— SOURCE DATA —
>>>>

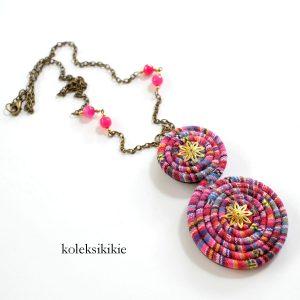 kalung-tenun-anantara-pink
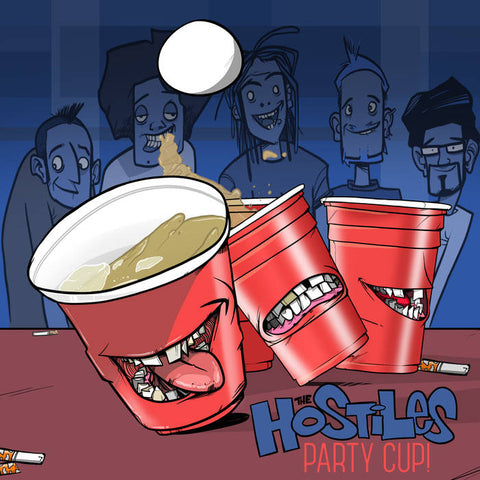 The Hostiles - Party Cup [CD]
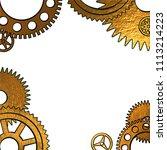 vector illustration in retro... | Shutterstock .eps vector #1113214223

<<<<

— REQUIRED WORK —
Your copy of the data should match it exactly, apart from the images, which are omitted.

— SOLUTION TO THE PROBLEM —
 kalung-tenun-anantara-pink
 The Hostiles - Party Cup [CD]
 vector illustration in retro... | Shutterstock .eps vector #1113214223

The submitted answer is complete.